Sunday, June 26, 2011

Movies

The British director Muriel Box recently came to my attention via her film Simon and Laura (1955), a light drama/heavy comedy about a theatrical couple forced to conceal their failure in marriage when they take the only work they can get - playing themselves on a daily television show. I was more interested in the BBC studio scenes than the story or characters, as they are the sort of charmingly hateful people I prefer to see cruelly skewered and brought low, (like Alan Bates in Butley), not glamourized and reconciled as it appeared was happening here, so I quit about halfway through. The production itself had many superior qualities so when I had a chance to see Box's 1957 The Passionate Stranger, a.k.a. Novel Affair, I made it a Family Movie Night feature.

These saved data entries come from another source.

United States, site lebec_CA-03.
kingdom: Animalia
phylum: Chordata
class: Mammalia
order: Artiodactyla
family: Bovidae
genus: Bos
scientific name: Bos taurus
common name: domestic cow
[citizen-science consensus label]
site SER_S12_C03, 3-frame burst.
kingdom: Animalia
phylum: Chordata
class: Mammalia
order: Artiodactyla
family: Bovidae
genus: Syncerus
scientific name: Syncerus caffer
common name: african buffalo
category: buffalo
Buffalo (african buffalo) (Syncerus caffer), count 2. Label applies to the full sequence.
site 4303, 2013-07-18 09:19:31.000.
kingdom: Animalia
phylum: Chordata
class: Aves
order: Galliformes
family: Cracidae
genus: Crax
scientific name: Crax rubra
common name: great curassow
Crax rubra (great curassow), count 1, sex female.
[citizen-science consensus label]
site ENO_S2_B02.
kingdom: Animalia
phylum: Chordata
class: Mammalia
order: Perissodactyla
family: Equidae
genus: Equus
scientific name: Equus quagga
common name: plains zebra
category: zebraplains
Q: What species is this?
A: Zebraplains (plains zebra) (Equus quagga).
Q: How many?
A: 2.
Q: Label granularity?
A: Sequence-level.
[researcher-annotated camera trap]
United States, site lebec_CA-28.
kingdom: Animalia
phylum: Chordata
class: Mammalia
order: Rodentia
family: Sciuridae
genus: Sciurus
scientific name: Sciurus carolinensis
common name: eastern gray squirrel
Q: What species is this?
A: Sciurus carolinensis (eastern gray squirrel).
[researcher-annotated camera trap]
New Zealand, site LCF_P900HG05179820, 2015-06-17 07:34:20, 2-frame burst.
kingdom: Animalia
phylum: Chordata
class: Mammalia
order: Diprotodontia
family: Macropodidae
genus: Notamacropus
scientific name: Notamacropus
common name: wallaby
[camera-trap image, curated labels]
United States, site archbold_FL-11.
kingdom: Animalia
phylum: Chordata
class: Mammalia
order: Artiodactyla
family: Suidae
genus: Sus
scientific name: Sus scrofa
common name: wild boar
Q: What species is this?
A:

It is the story of a writer (Margaret Leighton) who uses the people around her as inspiration for her newest novel, with alarming consequences when her Italian chauffeur reads the manuscript and takes it rather too seriously. It's not a great movie - Donna and I both felt it lost a lot of pep midway and wound down a bit uneventfully, but it was a really good try which had a number of interesting features. I was especially impressed with the "gimmick" of the film, with the "reality" framing sequence being in monochrome and the extended fantasy, when the chauffeur is reading the manuscript, filmed in color. The entire fantasy sequence, which comprises half the film, was laughably melodramatic and intentionally so, aided to a great degree by the excessive gowns by Norman Hartnell with improbably vast stiff shawl collars and iconically '50s bell-shaped skirts and floral prints. Also deserving of recognition was the performance of Patricia Dainton as the maid; in the fantasy harsh, sharp-edged and painted; in the reality sweet, fragile and delicately appealing, by far the most sympathetic character in the film. This seems to me to point up the slightly unbalanced feel of the story. I also felt that in the end certain sequences needed for dramatic balance never materialized or took place off-camera. For overall quality I rate The Passionate Stranger 7/10, good but not great, and am looking out for more of Muriel Box. I thank you.